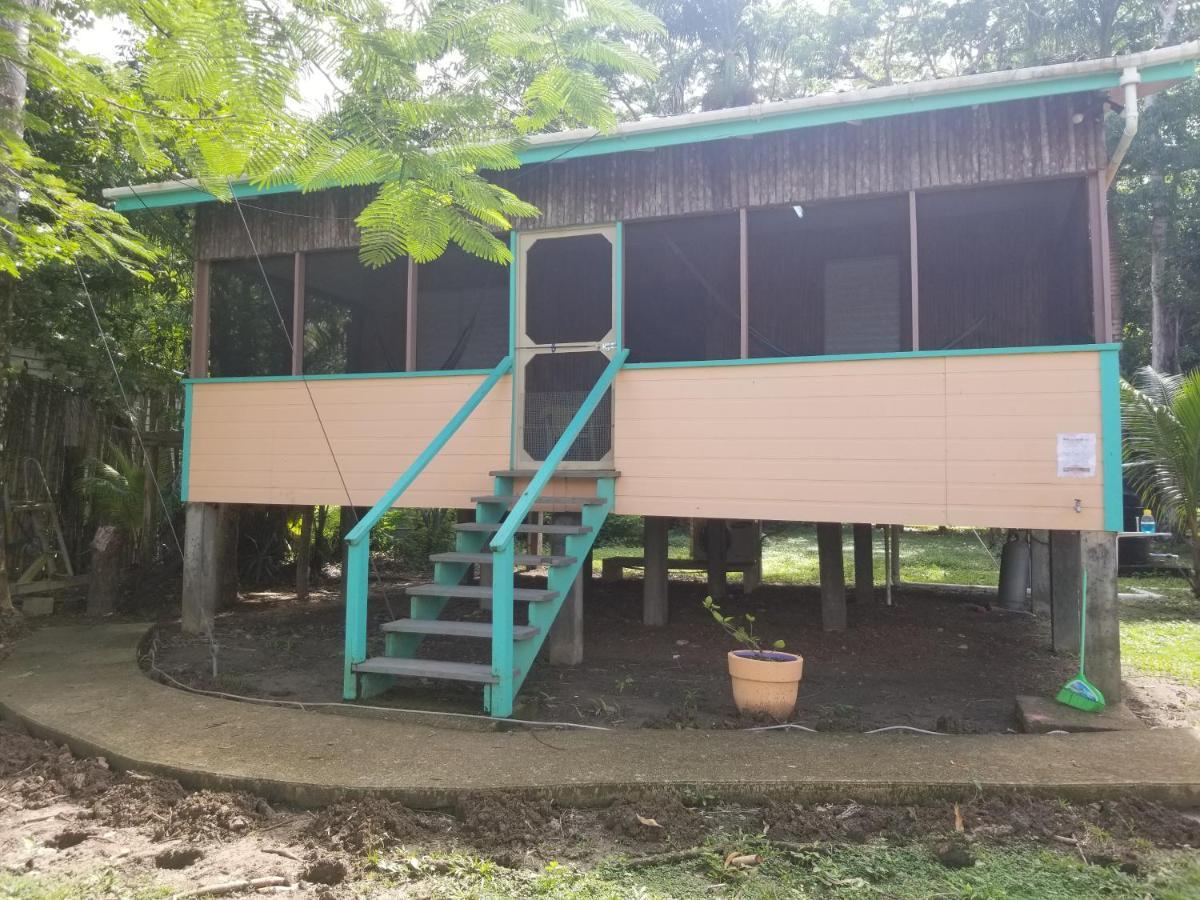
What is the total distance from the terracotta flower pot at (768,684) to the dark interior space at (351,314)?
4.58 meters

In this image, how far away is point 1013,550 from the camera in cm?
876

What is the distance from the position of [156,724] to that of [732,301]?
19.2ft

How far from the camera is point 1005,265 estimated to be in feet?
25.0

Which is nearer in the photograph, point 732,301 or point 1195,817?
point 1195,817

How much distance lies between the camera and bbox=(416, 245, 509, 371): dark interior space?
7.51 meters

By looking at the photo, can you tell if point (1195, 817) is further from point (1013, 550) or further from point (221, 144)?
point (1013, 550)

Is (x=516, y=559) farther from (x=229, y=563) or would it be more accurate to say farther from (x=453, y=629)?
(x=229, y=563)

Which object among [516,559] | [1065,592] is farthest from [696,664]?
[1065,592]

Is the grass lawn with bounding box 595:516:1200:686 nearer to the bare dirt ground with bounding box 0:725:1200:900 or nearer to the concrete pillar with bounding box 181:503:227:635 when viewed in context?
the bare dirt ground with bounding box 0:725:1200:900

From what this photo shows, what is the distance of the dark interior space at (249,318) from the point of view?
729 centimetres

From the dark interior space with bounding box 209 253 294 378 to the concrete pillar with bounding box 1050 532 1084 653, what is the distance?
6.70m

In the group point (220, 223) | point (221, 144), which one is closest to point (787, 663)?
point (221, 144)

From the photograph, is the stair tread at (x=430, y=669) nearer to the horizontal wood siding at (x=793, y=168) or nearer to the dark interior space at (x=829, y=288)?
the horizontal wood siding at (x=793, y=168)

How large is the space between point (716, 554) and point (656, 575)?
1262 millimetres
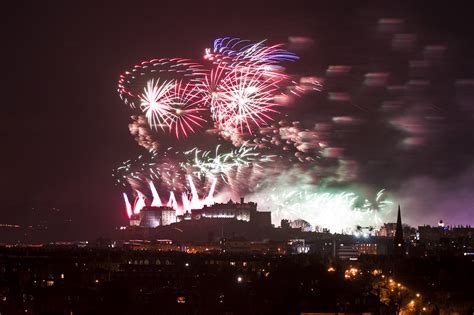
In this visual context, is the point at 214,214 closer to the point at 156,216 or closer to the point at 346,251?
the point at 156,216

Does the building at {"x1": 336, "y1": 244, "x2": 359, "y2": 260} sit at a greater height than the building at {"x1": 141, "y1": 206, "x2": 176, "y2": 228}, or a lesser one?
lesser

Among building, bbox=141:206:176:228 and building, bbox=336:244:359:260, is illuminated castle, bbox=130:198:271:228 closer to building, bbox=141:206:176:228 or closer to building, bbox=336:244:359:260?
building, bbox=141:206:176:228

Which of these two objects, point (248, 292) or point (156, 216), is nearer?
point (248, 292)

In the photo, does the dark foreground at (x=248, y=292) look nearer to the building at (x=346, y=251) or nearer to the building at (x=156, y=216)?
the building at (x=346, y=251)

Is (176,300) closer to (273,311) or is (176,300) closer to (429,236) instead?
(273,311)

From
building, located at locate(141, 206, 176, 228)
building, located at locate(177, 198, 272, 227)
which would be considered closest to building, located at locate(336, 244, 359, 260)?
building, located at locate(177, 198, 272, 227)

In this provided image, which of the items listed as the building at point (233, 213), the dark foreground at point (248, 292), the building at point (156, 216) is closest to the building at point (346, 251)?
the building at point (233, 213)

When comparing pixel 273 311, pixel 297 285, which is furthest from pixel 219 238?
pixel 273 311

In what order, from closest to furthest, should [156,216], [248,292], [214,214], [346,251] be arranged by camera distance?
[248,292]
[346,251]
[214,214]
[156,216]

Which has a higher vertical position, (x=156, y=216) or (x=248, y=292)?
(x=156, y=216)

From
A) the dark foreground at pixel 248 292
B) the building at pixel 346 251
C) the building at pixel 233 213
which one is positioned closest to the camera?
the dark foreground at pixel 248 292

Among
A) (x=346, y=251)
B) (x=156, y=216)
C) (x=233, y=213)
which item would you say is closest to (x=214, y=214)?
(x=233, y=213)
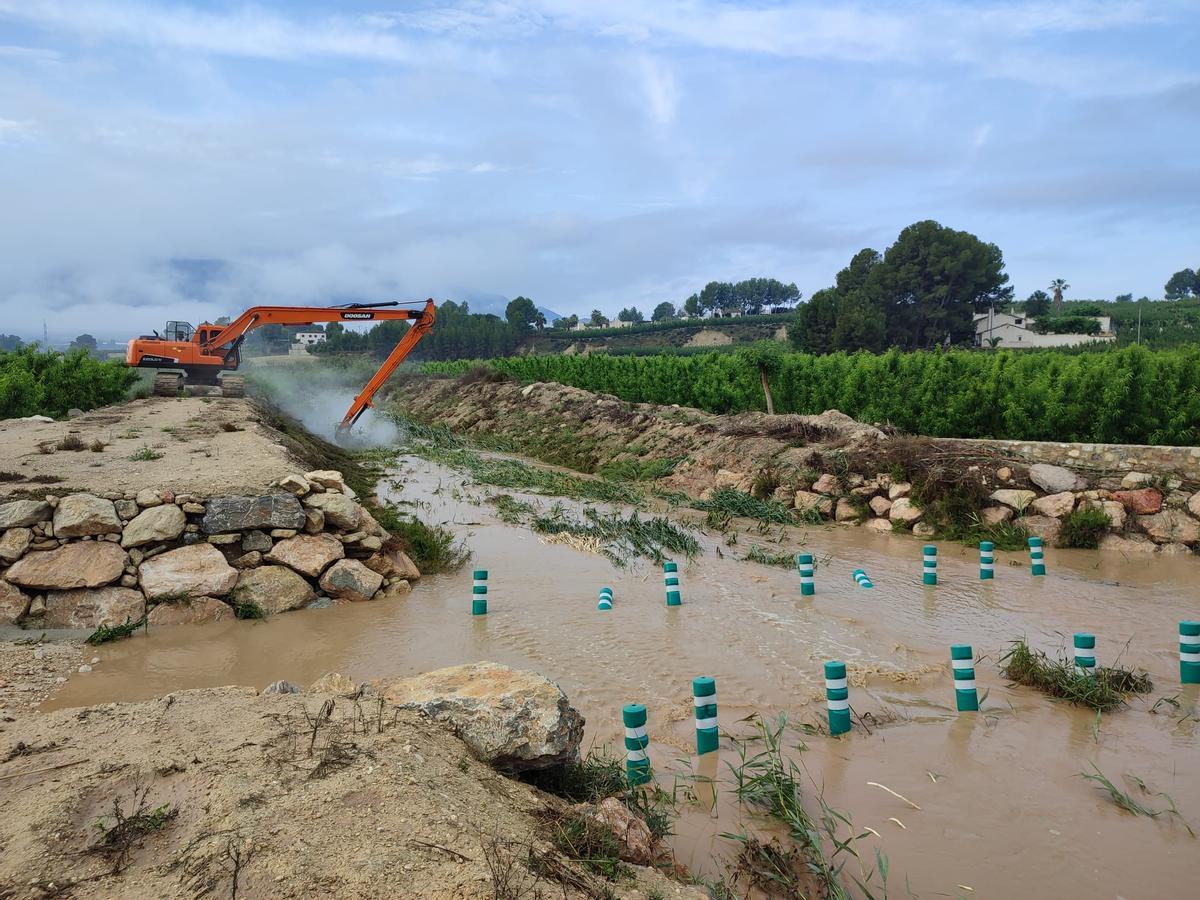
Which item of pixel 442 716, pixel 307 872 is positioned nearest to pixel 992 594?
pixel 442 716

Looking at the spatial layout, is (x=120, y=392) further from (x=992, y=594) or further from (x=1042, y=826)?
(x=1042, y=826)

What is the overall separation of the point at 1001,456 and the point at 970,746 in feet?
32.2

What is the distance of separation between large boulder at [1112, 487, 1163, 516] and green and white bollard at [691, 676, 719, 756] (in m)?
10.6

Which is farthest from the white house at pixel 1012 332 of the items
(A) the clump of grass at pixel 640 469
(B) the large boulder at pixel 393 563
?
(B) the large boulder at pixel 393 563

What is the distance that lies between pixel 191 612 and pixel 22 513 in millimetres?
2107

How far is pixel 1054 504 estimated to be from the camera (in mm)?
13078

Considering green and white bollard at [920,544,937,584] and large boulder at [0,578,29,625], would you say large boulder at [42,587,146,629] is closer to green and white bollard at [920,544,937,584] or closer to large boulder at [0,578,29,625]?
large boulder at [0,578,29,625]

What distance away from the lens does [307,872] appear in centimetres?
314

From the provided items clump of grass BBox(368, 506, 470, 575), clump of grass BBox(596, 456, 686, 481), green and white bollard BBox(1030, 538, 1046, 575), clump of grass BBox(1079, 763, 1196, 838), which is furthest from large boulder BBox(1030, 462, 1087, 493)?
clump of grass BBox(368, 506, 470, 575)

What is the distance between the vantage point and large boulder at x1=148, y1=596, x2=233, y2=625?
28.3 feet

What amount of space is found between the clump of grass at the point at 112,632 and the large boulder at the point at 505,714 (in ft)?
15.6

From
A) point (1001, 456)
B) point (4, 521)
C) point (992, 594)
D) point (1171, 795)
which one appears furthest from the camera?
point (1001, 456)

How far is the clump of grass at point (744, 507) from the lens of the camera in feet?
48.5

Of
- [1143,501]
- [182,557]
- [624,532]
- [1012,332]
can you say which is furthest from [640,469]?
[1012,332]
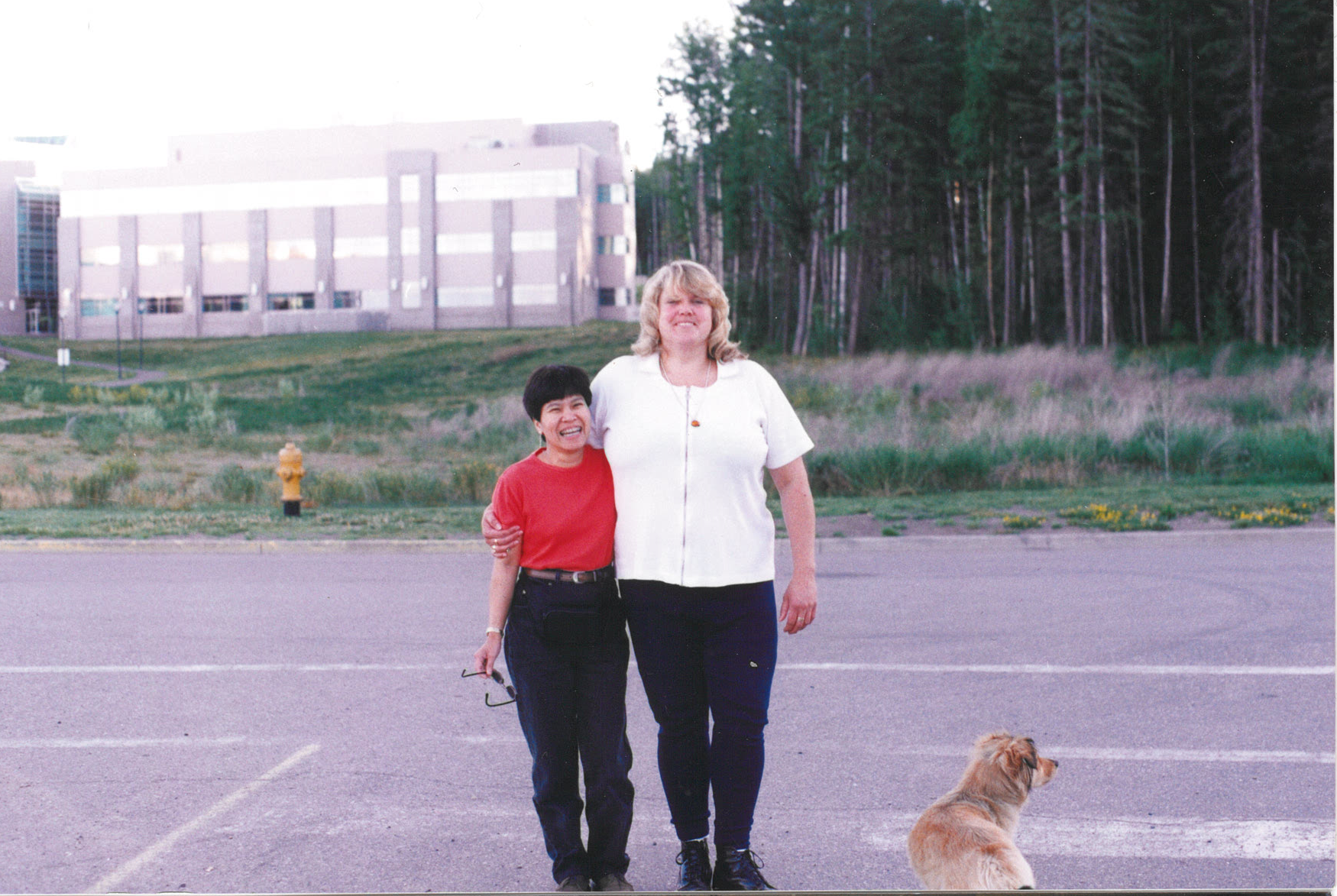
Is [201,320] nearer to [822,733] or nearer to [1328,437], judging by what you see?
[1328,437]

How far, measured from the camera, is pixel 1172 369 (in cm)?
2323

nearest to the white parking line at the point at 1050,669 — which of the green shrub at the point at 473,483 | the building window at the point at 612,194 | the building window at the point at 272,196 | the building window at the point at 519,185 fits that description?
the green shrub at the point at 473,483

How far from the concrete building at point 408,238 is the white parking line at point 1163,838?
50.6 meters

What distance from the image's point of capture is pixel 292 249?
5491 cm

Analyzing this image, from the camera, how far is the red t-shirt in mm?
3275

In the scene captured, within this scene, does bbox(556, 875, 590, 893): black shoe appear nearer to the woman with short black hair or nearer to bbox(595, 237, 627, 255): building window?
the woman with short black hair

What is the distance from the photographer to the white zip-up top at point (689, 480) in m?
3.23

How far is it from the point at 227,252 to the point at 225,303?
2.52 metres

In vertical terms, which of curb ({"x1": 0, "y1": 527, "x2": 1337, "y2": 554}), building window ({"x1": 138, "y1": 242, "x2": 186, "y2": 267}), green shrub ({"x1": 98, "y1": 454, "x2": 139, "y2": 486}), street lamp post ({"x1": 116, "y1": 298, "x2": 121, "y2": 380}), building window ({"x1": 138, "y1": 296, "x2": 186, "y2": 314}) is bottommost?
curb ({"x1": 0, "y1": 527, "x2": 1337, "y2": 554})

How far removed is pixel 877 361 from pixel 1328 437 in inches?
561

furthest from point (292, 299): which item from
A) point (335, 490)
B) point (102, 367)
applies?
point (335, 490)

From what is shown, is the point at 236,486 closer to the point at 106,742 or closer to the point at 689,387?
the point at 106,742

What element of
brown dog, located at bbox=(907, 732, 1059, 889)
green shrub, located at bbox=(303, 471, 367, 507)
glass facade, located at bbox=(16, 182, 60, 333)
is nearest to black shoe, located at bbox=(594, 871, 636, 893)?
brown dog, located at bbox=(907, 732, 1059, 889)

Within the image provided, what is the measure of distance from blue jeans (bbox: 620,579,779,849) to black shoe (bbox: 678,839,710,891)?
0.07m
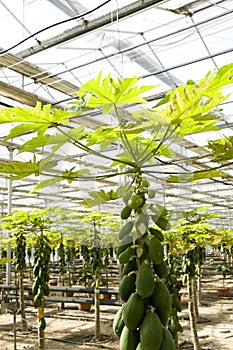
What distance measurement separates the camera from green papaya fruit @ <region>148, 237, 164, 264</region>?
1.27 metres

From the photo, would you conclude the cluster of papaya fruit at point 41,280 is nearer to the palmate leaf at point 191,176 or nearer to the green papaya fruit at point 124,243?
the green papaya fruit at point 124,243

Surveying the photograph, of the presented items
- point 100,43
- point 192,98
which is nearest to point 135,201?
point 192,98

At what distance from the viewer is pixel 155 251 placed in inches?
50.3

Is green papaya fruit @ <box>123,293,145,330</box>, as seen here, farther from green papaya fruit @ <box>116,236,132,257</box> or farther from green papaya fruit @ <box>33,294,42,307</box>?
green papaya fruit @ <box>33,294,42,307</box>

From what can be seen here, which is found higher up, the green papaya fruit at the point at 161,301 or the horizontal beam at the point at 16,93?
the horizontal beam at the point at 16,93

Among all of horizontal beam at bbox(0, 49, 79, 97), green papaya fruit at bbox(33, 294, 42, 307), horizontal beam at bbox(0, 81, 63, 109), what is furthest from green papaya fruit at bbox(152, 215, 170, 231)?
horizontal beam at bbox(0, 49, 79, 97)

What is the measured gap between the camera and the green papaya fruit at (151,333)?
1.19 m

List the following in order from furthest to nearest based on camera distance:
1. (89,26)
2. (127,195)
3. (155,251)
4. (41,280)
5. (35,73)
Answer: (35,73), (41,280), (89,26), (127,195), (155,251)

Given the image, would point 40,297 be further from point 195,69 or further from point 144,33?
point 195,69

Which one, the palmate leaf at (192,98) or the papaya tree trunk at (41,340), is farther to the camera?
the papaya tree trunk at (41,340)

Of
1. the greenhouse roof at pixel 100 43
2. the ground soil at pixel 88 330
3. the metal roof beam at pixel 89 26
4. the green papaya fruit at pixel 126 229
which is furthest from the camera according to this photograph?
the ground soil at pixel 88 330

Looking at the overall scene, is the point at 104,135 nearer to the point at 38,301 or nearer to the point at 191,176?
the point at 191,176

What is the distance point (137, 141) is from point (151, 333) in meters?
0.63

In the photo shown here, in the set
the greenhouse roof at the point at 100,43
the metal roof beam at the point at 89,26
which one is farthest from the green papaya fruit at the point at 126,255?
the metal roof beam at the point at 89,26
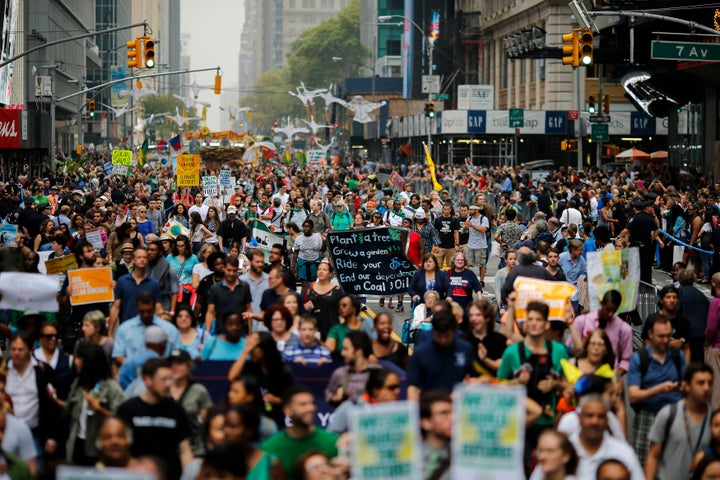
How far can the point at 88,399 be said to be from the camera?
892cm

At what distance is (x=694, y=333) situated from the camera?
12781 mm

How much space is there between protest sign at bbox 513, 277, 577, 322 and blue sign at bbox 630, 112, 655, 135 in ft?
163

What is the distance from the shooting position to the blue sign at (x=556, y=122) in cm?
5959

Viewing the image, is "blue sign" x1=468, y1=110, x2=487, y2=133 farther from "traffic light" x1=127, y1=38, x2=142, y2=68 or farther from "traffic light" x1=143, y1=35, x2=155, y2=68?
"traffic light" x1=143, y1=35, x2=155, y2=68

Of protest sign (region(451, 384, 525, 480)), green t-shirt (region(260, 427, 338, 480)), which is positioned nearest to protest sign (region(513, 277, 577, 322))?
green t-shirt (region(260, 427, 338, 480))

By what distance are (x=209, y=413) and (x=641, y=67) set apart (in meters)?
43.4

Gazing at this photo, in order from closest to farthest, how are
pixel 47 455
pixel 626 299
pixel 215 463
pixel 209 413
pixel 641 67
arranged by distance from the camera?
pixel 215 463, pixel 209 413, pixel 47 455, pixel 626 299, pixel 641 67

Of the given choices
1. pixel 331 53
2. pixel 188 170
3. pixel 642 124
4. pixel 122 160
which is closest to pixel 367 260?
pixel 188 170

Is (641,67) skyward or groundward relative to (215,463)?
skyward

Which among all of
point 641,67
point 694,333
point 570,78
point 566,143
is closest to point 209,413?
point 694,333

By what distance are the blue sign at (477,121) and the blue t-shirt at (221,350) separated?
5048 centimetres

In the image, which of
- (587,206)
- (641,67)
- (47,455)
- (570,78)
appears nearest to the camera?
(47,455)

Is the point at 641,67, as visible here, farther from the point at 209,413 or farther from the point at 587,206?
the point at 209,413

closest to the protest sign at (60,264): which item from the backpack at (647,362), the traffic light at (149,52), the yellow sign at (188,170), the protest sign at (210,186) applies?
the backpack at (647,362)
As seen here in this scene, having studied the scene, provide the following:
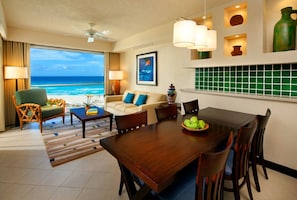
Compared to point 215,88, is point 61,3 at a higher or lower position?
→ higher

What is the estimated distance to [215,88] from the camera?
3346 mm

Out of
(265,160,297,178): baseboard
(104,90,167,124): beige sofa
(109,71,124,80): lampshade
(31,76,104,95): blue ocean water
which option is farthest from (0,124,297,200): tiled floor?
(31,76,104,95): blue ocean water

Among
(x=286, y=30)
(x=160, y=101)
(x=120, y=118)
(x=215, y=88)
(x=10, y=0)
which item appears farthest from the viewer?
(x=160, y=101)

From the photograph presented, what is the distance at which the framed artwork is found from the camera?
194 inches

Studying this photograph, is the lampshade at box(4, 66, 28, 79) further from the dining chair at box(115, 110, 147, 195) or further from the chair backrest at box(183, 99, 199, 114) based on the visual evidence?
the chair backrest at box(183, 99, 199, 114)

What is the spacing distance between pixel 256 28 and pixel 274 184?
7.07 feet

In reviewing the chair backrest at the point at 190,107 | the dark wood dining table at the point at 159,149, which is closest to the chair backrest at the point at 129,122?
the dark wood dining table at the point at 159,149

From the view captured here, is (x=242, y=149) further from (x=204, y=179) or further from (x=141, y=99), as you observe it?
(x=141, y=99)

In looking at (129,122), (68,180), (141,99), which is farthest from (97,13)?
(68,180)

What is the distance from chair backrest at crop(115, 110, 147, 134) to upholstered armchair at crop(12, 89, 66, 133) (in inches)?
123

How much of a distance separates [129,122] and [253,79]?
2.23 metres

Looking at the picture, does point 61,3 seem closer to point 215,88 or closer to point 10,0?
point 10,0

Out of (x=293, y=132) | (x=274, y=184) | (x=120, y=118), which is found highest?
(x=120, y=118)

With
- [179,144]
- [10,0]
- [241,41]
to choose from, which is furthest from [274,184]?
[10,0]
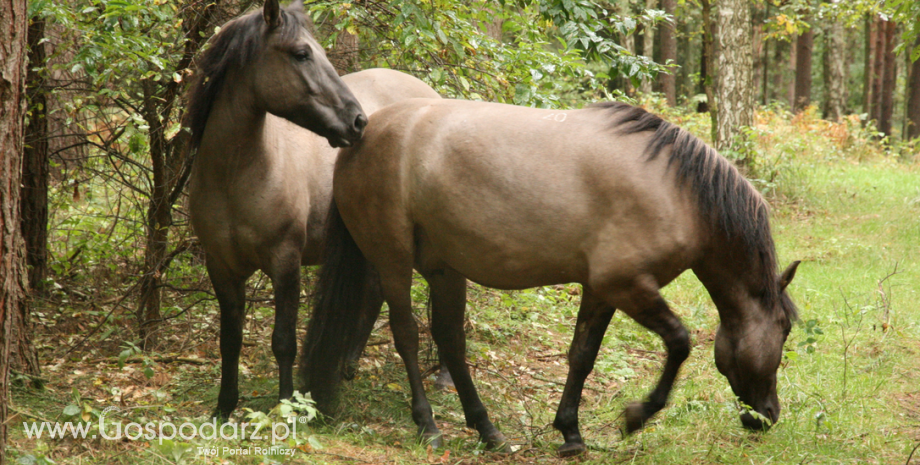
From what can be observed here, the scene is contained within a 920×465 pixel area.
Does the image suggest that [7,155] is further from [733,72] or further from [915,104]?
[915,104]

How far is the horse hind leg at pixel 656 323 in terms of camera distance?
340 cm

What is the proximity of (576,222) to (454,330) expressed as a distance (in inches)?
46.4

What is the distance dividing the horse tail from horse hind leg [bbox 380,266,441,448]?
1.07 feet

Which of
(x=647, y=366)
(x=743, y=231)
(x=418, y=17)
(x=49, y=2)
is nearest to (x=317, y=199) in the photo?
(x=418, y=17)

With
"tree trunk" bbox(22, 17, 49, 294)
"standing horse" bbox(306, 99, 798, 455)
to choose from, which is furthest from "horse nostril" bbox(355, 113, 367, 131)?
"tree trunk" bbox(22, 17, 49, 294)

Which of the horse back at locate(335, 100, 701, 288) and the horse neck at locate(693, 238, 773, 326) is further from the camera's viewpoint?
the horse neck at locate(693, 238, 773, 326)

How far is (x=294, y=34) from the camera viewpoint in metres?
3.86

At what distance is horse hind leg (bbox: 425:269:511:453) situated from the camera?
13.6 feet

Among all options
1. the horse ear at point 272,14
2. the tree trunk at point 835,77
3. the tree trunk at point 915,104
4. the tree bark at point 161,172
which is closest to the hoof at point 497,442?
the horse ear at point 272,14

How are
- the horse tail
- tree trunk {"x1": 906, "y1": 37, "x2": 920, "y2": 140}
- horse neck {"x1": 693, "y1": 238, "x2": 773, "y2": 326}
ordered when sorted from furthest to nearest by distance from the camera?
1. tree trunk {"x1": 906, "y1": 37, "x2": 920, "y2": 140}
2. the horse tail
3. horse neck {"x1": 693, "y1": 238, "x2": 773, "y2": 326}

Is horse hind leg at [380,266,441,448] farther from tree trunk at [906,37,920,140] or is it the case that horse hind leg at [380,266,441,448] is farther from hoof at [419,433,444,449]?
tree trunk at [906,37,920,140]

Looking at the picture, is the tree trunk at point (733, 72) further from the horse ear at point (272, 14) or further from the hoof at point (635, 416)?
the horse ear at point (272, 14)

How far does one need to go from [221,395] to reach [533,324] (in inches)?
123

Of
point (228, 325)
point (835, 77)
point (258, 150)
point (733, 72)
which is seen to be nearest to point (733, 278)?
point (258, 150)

================================

WHAT YOU NEED TO DO —
Can you transcribe the entries word for word, starting at the line that contains "At what distance is horse" and ending at the final line of the entries, with both of those lines included?

OUTPUT —
At what distance is horse hind leg (bbox: 425:269:511:453) situated from the camera?
13.6 feet

Among all options
1. the horse ear at point 272,14
2. the tree trunk at point 835,77
3. the tree trunk at point 915,104
4. the tree bark at point 161,172
which is closest to the hoof at point 497,442?
the horse ear at point 272,14

How are
- the horse tail
- tree trunk {"x1": 906, "y1": 37, "x2": 920, "y2": 140}
- horse neck {"x1": 693, "y1": 238, "x2": 773, "y2": 326}
ordered when sorted from furthest to nearest by distance from the camera?
1. tree trunk {"x1": 906, "y1": 37, "x2": 920, "y2": 140}
2. the horse tail
3. horse neck {"x1": 693, "y1": 238, "x2": 773, "y2": 326}

Is horse hind leg at [380,266,441,448] farther from tree trunk at [906,37,920,140] or is it the case that horse hind leg at [380,266,441,448] is farther from hoof at [419,433,444,449]?
tree trunk at [906,37,920,140]

Looking at the picture, is the tree trunk at point (733, 72) further from the horse ear at point (272, 14) or further from the hoof at point (635, 416)?
the horse ear at point (272, 14)

How far does one need to go from [221,395] to reach [533,324] (in inches)?
123

Of
point (228, 325)
point (835, 77)
point (258, 150)
point (733, 72)
which is seen to be nearest to point (733, 278)?
point (258, 150)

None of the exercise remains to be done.